■ What needs to be done
Name every music program on which the article below about the CIX extended play says the group performed "Numb" while promoting it.

■ Text segment
* BEGIN *

EP by CIX
- Released: November 19, 2019
- Recorded: 2019
- Genre: Hip hop; Dance;
- Length: 16:31
- Language: Korean
- Label: C9
- Producer: MZMC

CIX chronology
| Hello Chapter 1: Hello, Stranger (2019) | Hello Chapter 2: Hello, Strange Place (2019) | Hello Chapter 3: Hello, Strange Time (2020) |

Singles from Hello Chapter 2: Hello, Strange Place
- "Numb" Released: November 19, 2019;

= Hello Chapter 2: Hello, Strange Place =

Hello Chapter 2: Hello, Strange Place is the second extended play by South Korean boy group CIX. It was released on November 19, 2019 by C9 Entertainment and distributed by Warner Music Korea. The EP consists of five tracks including the single "Numb".

== Background and release ==
On September 27, 2019, it was announced that CIX would have a comeback in November 2019. On November 1, it was revealed that CIX would return with their second EP Hello Chapter 2: Hello, Strange Place on November 19.

The music video teaser for "Numb" was released on November 18 and full music video on November 19.

"Numb" is a hip hop dance track that addresses the problem of teenagers being forced to stay quiet during unfair situations and growing "numb" after losing their dreams.

== Promotion ==
CIX held a live showcase alongside the release of the EP on November 20 where they performed "Numb". The group started promoting their title track "Numb" on November 22. They first performed the lead single on KBS' Music Bank followed by performances on MBC's Show! Music Core and SBS's Inkigayo and Mnet's M Countdown.

* END *

■ Recorded data
* BEGIN *

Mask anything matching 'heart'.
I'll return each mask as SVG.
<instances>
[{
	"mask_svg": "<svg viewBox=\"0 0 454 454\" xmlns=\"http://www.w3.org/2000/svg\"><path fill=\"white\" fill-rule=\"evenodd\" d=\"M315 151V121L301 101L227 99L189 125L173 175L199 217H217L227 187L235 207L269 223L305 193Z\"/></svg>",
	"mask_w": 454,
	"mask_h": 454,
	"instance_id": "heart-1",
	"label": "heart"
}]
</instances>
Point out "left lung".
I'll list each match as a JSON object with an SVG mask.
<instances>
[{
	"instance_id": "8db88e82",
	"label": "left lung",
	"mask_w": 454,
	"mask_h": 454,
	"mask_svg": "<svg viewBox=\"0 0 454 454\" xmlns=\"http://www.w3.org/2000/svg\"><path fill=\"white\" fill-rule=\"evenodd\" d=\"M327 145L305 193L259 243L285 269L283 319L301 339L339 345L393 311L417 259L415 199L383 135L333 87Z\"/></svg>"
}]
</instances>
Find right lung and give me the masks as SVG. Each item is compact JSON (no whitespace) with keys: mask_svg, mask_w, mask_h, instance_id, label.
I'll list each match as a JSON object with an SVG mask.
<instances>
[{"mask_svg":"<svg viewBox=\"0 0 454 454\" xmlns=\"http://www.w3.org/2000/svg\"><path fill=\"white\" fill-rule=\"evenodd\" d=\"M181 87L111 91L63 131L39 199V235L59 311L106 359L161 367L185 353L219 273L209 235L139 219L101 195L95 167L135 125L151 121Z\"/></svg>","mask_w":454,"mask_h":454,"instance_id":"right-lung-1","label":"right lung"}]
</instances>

* END *
* BEGIN *

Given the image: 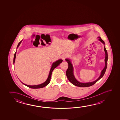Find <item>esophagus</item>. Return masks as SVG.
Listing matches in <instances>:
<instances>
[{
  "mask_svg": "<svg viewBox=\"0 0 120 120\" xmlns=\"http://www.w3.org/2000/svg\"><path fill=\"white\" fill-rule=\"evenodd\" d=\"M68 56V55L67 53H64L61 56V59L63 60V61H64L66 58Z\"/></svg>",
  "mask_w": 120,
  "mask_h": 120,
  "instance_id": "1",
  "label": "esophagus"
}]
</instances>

* END *

■ Output of the task
- Music Bank
- Show! Music Core
- Inkigayo
- M Countdown